The organizations are rethinking their persistence as well as access languages and algorithms options, while moving their data to the cloud. Recently, Netflix started moving their systems into the cloud. It’s not a BI system, but it has the similar characteristics such as high volume of read-only data, a few index-based look-ups etc. The new system uses S3 and SimpleDB instead of Oracle (on-premise). During this transition, Netflix picked availability over consistency. Eventual consistency is certainly an option that BI vendors should consider in the cloud. I have also started seeing DW in the cloud that uses HDFS, Dynamo, and Cassandra. Not all the relational and columnar DW systems will translate well into NoSQL, but I cannot overemphasize the importance of re-evaluating persistence store and access options when you decide to move your data into the cloud.

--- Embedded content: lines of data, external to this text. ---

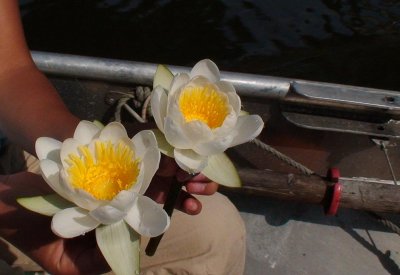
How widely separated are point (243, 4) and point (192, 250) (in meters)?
3.32

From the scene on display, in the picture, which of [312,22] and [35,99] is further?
[312,22]

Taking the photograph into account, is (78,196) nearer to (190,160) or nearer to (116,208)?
(116,208)

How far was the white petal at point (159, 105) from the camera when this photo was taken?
3.30 feet

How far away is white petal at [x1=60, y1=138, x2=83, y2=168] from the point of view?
38.6 inches

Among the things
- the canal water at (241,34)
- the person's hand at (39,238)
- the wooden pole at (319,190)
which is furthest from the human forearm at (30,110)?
the canal water at (241,34)

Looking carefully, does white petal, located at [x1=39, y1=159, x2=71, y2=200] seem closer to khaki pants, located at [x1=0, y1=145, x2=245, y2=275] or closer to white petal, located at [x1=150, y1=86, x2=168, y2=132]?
white petal, located at [x1=150, y1=86, x2=168, y2=132]

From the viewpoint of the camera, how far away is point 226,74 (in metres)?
2.01

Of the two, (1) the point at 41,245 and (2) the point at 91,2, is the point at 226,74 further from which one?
(2) the point at 91,2

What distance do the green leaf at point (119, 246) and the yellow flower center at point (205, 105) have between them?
0.97ft

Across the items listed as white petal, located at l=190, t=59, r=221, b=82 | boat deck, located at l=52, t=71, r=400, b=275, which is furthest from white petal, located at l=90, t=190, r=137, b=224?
boat deck, located at l=52, t=71, r=400, b=275

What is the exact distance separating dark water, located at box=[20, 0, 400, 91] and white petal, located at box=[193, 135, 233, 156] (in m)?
2.79

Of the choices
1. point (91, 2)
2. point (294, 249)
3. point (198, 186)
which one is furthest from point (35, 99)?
point (91, 2)

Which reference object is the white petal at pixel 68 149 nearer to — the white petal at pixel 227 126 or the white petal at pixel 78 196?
the white petal at pixel 78 196

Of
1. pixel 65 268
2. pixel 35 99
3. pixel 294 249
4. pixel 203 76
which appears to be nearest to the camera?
pixel 203 76
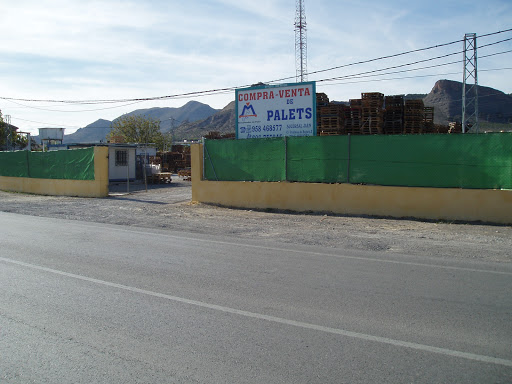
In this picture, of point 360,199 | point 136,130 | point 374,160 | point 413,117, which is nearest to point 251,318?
point 360,199

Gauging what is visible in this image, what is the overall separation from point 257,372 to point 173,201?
1581 cm

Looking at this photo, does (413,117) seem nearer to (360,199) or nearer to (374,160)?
(374,160)

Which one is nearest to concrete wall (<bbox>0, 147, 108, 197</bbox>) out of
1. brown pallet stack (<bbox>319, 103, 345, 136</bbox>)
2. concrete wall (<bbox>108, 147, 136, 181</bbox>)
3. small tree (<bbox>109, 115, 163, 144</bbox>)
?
concrete wall (<bbox>108, 147, 136, 181</bbox>)

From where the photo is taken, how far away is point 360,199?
13523 millimetres

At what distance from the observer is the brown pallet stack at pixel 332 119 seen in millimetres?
20031

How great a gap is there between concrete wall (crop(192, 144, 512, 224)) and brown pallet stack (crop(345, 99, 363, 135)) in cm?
709

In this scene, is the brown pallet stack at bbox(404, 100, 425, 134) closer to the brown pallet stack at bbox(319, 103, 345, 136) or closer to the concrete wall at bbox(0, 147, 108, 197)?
the brown pallet stack at bbox(319, 103, 345, 136)

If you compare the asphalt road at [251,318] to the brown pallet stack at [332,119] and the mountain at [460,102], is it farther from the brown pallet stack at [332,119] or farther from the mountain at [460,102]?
the mountain at [460,102]

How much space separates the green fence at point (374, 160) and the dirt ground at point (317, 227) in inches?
49.2

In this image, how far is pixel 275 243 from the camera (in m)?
9.70

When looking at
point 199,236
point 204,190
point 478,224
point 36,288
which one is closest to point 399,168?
point 478,224

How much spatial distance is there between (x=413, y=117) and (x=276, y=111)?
7.88 m

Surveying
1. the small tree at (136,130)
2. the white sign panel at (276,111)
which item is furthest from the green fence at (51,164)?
the small tree at (136,130)

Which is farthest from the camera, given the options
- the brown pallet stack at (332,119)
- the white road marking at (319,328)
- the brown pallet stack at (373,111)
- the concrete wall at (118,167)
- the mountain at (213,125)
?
the mountain at (213,125)
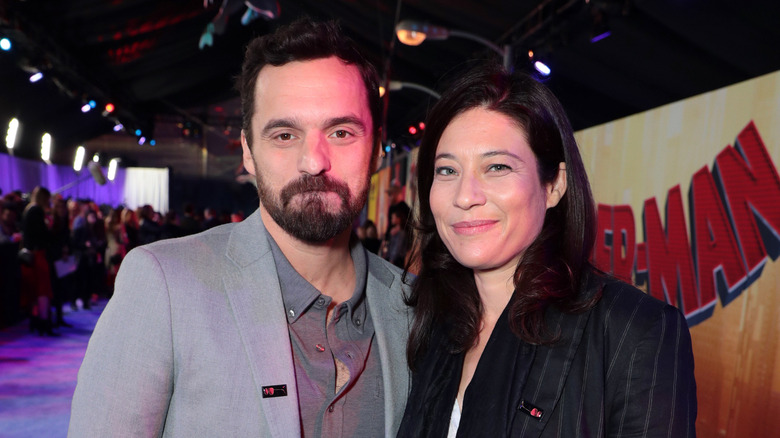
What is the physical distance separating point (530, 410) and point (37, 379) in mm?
6549

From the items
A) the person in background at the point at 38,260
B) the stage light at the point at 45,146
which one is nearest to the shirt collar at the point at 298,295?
the person in background at the point at 38,260

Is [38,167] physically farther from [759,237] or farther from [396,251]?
[759,237]

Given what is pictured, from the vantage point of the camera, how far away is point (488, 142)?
1.86 meters

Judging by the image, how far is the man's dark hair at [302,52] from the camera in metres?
2.04

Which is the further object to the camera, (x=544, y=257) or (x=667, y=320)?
(x=544, y=257)

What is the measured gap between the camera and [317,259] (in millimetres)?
2053

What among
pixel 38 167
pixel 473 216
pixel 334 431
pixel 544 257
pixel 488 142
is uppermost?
pixel 38 167

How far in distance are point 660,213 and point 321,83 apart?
9.55ft

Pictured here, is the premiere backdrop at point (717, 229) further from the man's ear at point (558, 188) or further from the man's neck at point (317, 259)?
the man's ear at point (558, 188)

Hive, a DW infrastructure built on top of Hadoop, is a MapReduce meet SQL approach. Facebook has a 15 petabytes of data in their DW running Hive to support their BI needs. There are a very few companies that would require such a scale, but the best thing about this approach is that you can grow linearly, technologically as well as economically.

The cloud does not make it a good platform for I/O intensive applications such as BI:

One of the major issues with the large data warehouses is, well, the data itself. Any kind of complex query typically involves an intensive I/O computation. But, the I/O virtualization on the cloud, simply does not work for large data sets. The remote I/O, due to its latency, is not a viable option. The block I/O is a popular approach for I/O intensive applications. Amazon EC2 does have block I/O for each instance, but it obviously can’t hold all the data and it’s still a disk-based approach.

For BI in the cloud to be successful, what we really need is ability for scale-out block I/O, just like scale-out computing. Good news is that there is at least one company, Solidfire, that I know, working on it. I met Dave, the founder, at the Structure conference reception. He explained to me what he is up to. Solidfire has a software solution that uses solid state drives (SSD) as scale-out block I/O. I see huge potential in how this can be used for BI applications.

When you put all the pieces together, it makes sense. The data is distributed across the cloud on a number of SSDs that is available to the processors as block I/O. You run some flavor of NoSQL to store and access this data that leverages modern algorithms and more importantly horizontally elastic cloud platform. What you get is commodity and blazingly fast BI at a fraction of cost with pay-as-you-go subscription model.
Now, that’s what I call the future of BI in the cloud.